How did a century-old play become one of this season’s notable premieres? Thanks to the vintage-play rescuers at New York City’s Mint Theater, The Price of Thomas Scott, written by English playwright Elizabeth Baker in 1913, finally reached U.S. shores more than half a century after the writer’s death (and considerably longer since its debut in England). The production, which ran Jan. 25-March 23, was just the first of the company’s planned Meet Miss Baker series, a two-year commitment to presenting the playwright’s long-neglected.
Mint has long specialized in “lost” plays, with a mission of creating a new life for such works through productions and supplemental programming. That mission sprang, artistic director Jonathan Bank says, from his interest in “old-fashioned, narrative-driven” plays that audiences aren’t already familiar with. He says he wants audiences to “be wondering how the play ends instead of wondering what clever ideas the director might have.” In the company’s early days, he adds, audiences came for the stories, not so much for the chance to see neglected works. But eventually the idea of recovering forgotten plays became interesting to theatregoers as well. This spike in interest inspired Bank to put a particular focus on this recovery mission, changing the theatre’s slogan from “Good Stories Well Told” to “Lost Plays Found Here.”

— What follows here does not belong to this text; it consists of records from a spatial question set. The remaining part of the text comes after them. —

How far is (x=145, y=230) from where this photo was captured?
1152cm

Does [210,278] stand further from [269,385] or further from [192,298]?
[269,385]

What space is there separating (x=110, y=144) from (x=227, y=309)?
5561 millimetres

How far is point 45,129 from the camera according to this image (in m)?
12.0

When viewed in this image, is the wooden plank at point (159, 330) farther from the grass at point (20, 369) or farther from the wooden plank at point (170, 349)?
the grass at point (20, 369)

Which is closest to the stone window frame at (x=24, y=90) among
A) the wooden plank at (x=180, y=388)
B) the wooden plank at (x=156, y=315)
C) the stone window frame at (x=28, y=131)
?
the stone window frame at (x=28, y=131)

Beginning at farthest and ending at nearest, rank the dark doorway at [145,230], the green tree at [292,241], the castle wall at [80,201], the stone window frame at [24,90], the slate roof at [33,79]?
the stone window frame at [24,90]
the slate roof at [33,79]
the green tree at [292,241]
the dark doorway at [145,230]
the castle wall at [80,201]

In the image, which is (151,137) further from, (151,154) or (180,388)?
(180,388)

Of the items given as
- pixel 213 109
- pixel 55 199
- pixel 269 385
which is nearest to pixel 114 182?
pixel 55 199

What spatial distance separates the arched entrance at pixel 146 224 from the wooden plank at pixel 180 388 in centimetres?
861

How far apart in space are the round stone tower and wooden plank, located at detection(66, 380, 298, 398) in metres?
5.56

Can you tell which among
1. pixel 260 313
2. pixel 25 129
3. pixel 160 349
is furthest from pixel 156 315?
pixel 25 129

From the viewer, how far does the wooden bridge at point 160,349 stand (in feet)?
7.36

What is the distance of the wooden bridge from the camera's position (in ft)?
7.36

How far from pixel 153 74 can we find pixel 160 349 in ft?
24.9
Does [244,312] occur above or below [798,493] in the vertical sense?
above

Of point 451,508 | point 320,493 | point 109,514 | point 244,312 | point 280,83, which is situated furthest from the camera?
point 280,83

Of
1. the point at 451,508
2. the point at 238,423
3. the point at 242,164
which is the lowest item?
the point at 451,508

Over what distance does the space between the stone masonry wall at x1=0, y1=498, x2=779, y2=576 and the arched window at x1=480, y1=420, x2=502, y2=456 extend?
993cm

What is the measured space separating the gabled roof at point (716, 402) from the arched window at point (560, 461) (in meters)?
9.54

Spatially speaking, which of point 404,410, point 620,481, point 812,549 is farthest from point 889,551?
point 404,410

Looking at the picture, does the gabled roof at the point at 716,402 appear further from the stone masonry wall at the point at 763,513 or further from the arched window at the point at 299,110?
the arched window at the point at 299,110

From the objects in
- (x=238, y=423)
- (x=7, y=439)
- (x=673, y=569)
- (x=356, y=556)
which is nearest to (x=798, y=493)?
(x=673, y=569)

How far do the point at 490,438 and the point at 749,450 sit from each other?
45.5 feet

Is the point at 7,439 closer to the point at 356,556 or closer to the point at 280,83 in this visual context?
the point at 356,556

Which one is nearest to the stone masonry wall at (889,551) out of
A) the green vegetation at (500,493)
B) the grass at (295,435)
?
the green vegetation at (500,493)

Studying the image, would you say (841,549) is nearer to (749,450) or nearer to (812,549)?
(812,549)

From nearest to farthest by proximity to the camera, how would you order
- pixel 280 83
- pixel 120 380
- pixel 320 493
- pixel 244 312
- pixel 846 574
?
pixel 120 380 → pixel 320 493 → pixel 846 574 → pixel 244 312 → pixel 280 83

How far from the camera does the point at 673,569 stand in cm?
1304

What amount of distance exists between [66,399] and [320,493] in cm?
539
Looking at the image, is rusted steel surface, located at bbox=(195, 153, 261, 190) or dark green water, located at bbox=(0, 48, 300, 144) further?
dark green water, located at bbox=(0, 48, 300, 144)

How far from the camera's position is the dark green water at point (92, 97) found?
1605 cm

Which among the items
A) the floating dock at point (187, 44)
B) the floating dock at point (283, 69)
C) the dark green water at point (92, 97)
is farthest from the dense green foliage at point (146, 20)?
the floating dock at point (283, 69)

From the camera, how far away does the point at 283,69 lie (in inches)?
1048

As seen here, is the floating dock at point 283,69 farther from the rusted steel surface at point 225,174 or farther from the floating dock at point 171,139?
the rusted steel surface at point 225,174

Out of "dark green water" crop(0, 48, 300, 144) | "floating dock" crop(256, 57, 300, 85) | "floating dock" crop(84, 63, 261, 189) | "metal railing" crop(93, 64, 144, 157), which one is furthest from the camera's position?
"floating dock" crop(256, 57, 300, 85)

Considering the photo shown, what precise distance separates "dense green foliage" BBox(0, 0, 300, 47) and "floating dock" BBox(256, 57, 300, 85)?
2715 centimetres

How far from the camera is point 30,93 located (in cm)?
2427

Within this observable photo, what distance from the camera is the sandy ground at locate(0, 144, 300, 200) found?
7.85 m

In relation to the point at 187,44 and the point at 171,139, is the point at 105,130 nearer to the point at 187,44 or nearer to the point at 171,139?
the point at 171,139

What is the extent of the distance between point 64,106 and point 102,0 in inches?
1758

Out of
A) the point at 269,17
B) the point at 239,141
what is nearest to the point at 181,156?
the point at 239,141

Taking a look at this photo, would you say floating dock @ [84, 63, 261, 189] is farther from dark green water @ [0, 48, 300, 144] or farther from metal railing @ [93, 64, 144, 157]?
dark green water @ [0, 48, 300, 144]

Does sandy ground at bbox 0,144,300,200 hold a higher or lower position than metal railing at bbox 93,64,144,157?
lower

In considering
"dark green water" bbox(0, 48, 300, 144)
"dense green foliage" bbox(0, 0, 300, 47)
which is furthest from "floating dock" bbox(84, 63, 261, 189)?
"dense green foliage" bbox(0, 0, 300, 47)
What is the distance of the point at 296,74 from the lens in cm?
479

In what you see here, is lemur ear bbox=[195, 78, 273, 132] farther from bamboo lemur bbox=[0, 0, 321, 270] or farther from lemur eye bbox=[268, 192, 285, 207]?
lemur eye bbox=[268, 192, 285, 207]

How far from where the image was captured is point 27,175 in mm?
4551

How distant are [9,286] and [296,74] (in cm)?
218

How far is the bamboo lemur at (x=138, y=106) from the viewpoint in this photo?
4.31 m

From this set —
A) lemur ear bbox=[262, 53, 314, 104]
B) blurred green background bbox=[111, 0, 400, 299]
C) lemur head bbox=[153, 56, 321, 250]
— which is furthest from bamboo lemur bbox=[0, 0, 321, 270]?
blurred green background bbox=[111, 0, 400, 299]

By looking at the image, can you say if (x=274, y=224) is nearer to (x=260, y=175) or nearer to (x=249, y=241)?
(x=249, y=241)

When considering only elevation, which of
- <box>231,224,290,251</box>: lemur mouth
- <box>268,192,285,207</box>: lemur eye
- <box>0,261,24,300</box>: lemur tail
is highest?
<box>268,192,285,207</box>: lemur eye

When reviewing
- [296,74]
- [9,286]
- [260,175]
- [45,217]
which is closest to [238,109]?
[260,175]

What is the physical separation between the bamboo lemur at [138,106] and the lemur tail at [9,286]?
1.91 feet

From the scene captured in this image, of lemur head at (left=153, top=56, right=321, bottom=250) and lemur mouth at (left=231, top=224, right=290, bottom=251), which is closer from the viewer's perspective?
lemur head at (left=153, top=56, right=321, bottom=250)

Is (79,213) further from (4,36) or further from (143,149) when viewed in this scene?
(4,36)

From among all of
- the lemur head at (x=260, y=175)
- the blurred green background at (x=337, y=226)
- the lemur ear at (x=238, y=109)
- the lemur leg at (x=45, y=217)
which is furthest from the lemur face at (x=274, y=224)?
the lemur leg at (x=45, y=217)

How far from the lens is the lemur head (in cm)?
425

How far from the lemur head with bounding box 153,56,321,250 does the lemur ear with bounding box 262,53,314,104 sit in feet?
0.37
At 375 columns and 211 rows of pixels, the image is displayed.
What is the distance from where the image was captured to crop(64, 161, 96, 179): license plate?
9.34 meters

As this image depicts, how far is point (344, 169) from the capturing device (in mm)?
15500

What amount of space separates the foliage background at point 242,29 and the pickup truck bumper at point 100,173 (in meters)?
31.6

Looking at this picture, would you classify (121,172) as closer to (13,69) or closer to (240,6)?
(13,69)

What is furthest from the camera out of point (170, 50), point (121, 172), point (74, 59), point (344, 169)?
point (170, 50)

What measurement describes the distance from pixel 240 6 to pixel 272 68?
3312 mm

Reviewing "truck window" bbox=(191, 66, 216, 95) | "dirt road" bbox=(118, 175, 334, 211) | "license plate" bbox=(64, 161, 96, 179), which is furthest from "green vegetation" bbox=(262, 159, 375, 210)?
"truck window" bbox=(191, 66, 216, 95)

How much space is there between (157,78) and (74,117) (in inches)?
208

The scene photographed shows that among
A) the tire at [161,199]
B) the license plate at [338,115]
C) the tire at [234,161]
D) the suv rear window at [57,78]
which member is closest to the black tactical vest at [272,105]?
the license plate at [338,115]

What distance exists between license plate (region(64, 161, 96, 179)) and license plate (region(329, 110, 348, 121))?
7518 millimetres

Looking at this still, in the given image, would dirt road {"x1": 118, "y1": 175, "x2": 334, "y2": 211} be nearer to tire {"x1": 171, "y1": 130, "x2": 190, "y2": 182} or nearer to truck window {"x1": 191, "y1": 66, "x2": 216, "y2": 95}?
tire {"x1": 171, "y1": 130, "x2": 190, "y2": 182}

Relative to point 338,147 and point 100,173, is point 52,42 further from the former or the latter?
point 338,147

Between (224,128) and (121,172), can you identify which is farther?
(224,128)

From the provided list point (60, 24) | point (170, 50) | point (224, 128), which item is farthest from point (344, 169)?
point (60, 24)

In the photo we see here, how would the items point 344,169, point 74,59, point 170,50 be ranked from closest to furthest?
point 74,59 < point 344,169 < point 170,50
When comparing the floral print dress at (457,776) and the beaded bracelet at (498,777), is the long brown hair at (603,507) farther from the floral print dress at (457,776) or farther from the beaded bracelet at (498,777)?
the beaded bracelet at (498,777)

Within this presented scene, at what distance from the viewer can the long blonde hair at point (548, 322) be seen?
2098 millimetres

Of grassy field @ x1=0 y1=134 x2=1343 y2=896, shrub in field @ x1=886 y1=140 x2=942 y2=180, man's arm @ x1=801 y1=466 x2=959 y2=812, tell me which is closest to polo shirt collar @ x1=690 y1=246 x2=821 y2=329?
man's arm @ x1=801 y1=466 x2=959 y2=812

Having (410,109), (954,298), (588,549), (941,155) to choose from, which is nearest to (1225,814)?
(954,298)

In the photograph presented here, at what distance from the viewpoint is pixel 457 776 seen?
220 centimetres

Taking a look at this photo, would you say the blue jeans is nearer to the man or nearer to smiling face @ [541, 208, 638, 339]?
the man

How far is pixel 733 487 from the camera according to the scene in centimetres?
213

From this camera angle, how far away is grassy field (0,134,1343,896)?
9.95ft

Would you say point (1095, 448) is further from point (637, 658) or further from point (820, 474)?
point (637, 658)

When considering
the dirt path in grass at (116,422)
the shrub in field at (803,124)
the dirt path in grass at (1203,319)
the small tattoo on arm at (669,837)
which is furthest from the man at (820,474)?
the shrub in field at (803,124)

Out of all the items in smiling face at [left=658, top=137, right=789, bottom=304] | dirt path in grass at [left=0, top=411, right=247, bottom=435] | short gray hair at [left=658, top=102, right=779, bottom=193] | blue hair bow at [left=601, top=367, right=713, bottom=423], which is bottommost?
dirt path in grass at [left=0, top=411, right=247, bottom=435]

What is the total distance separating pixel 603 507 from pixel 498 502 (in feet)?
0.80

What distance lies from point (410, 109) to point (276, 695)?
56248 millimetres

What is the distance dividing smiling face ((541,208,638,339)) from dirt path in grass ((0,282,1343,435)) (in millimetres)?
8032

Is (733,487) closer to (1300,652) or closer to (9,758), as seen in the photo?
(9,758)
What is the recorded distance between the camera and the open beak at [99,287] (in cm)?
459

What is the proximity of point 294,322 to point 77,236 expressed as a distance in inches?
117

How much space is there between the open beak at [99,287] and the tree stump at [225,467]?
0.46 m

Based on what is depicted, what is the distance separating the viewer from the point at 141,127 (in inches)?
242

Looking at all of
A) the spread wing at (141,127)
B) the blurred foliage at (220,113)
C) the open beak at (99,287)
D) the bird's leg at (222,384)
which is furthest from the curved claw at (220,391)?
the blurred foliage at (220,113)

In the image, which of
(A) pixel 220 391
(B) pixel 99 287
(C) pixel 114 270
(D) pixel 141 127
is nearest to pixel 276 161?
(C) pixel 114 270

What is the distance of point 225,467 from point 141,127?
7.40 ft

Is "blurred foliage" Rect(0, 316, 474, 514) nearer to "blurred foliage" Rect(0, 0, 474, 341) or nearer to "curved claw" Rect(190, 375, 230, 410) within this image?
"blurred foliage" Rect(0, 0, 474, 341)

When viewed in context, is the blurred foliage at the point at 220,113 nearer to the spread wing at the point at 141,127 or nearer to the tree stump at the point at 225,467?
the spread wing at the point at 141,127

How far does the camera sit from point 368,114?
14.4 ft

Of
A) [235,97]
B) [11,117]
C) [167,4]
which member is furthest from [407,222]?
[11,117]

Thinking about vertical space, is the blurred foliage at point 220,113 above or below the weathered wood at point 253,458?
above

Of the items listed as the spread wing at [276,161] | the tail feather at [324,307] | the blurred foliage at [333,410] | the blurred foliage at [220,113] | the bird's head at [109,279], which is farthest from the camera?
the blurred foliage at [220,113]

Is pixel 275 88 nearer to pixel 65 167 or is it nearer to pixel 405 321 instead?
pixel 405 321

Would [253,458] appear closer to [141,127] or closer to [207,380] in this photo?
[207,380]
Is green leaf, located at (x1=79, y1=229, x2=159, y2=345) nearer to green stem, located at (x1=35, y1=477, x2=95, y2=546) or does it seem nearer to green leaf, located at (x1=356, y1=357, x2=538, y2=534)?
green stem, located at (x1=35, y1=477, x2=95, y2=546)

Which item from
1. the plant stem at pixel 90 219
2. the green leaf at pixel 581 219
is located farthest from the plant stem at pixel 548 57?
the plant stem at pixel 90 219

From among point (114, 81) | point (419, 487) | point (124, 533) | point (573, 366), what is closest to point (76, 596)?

Since then Mint has made commitments to these under-performed playwrights: Of the 38 playwrights listed in the theatre’s production history (which can be viewed by year or playwright), 12 have had at least 2 plays produced by the theatre. These commitments, however, are not usually premeditated; indeed Bank claims that he randomly stumbles upon the works Mint produces. Certain series, however, have more intentional origins. Such an example is found in Mint’s decade-long Teresa Deevy Project, which has included four productions and two publications of work by the little-known 1930s-era Irish playwright.
“That was a specific instance where I thought, who were the women in Ireland?” says Bank, who looked through the Abbey Theatre’s early production history for an answer. This produced a list of about nine names of women who’d had multiple productions, each of whom Bank then looked up separately. Of the nine, only one name produced any results: Teresa Deevy. Thus was the Teresa Deevy Project born, reintroducing the playwright to the world beginning in 2010. Mint’s championing of Deevy’s work—a near decade-long commitment that is still not complete—has so far included productions of Katie Roche, Wife to James Whelan, and Temporal Powers, as well as an anthology of four short plays under the title The Suitcase Under the Bed. Two collections of her plays have also been published as part of Mint’s Reclaimed series.
Bank came to Elizabeth Baker’s work in a less planned way. He happened to read Chains, her best-known play, about 20 years ago. While he was excited by the piece then, it didn’t prompt him to look further into Baker’s work. It wasn’t until Bank more recently read The Price of Thomas Scott and revisited Chains that he decided that the world needed to see more of her work. Hence the Meet Miss Baker series, Mint’s second planned commitment to a playwright.
Why Baker? Bank says she wrote plays “that feel personal, that feel charged by something.” This is certainly true of Thomas Scott, in which the title character faces a moral conundrum when a business opportunity conflicts with his religious attitudes. As mentioned in Maya Cantu’s dramaturgical note for the production, Baker grew up in a Nonconformist family—a word used to describe non-Anglican Protestants in England—who disapproved of theatre. Baker started to break away from her family’s strict tenets once she began working in London as a typist, a profession she would remain in even after she was a produced playwright.
“I’ve come to feel that she’s apologizing to her family for going into the theatre,” says Bank of the play’s action and ambiguous message, which reflects Baker’s own struggle between her dramatic calling and her religious roots. “I think she doesn’t know what to think. She has feelings, she has thoughts, it’s all a jumble, and there’s the play.”
Another recurring theme in Baker’s work and life intrigued Bank. “The idea of escape is something bubbling up from her unconscious and living in the work,” he says. In Thomas Scott, the lead character’s child Annie hopes to leave her father’s shop to become a Parisian milliner. In real life, Baker escaped England for a year and a half, living in Rarotonga, one of the Cook Islands off the coast of Australia.
Mint produces supplemental programming for its productions through EnrichMint events. These events, which are free and open to the public, provide contextual information about the productions; i.e., another way to expose the public to unknown playwrights such as Baker. Some of the events for Thomas Scott included a talk on Nonconformism in early 20th-century England and an examination of Baker’s life and work.
Reviews of Thomas Scott ranged from mixed to positive, but Mint plans to continue its commitment to Baker with overlapping productions of her plays Partnership and Chains in 2020, multiple readings of her other plays, and a publication of her work as a part of the Reclaimed series.